Clean transport boosts mobility, environment, local labour markets

An electric bus during tests in Krakow, Poland, July 18, 2015. [Konrad Krajewski / Shutterstock]

Big vehicle manufacturing companies have committed to investing more in clean buses for European cities, Alain Van Gaever, DG Mobility and Transport at the European Commission, told a conference on clean transport in Brussels on Wednesday (27 June).

“It is also one of our policies to make sure that these buses will actually become available in the clean cities and that they will actually be able to support European jobs and growth”, he highlighted during his speech.

Sustainable urban mobility in the context of an integrated urban development strategy, along with further development of public transport are fundamental factors for a successful cleaner bus fleet in the European urban panorama.

However, any new initiative requires a good knowledge of the market and taking account of the specific conditions that define every local economy.

Investing in clean transport and the environment

For the 2021-2027 period, the Commission has set the target of investing 25% of the total budget to tackle climate change and enhance its environmental policy.
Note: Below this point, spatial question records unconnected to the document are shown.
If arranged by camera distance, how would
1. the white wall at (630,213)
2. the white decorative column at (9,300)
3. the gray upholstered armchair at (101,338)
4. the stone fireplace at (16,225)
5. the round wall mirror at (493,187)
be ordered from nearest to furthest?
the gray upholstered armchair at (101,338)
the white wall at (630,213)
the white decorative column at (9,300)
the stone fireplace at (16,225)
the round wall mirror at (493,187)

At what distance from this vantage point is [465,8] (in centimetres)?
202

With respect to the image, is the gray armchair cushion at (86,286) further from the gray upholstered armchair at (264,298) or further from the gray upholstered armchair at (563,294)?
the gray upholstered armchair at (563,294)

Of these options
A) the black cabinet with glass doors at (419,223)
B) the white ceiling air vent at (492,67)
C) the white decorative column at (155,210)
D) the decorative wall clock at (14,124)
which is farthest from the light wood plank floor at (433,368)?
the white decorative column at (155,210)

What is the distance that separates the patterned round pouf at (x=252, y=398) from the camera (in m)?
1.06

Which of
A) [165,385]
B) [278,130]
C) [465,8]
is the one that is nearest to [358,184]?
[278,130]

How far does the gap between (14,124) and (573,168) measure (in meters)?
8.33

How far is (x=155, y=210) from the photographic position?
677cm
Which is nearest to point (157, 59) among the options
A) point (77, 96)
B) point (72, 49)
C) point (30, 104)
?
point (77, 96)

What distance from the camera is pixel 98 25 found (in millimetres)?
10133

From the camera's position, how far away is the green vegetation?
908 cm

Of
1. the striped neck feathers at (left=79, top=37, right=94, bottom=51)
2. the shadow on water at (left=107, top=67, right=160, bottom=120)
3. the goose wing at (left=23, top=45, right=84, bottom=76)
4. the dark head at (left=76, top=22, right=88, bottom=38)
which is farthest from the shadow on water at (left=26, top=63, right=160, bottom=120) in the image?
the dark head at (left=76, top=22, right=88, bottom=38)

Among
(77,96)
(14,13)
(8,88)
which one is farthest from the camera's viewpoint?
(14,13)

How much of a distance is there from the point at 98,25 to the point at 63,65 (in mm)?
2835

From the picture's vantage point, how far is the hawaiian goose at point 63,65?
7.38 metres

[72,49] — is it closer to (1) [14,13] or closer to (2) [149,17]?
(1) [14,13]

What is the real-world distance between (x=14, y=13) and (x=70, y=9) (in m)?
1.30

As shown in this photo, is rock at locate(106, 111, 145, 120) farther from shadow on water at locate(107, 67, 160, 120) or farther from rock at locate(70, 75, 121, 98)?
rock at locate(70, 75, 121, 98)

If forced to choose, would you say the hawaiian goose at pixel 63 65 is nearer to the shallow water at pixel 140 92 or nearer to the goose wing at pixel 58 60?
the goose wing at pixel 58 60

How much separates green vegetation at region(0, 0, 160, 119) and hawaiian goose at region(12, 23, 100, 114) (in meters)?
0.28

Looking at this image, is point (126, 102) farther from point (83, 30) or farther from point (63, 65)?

This figure is increased by 5% over the current multiannual budget, thus prioritising environment-friendly infrastructures in local economies.

Moreover, in the context of InvestEU, the Union’s new, fully integrated Investment Fund, at least 50% of investment under the sustainable infrastructure policy will contribute to the strengthening of EU climate goals and the Union’s environmental impact.

Goodbye Juncker plan, hello InvestEU, Europe's new investment fund

The European Commission put forward a proposal on Wednesday (6 June) to bring all of the EU’s existing investment instruments under the banner of a new fund called “InvestEU” which will formally succeed the Juncker Plan.

With the European Investment Bank (EIB) as the main implementation partner, and in cooperation with national banks, InvestEU will integrate all centralised financial management instruments in the EU into a single, harmonised structure.

The aim is to facilitate access to funding for operational programs and simplify procedures and existing bureaucracy. With a contribution of €15.2 billion from the EU budget, more than €650 billion of additional investment is expected to be mobilised across Europe.

“Our goal is to drag others into the market. We are here to promote new things, to support EU policies”, said Per Als, senior transport specialist at the EIB.

Under the current programming period, the EU will allocate a total of €70 billion for transport (27%), and €12.4 billion specifically to boost “clean urban transport” (18%) through the European Regional Development Fund and the Cohesion Fund.

This percentage covers 124 operational programmes across Europe, as well as 25 cross-border and transnational programmes.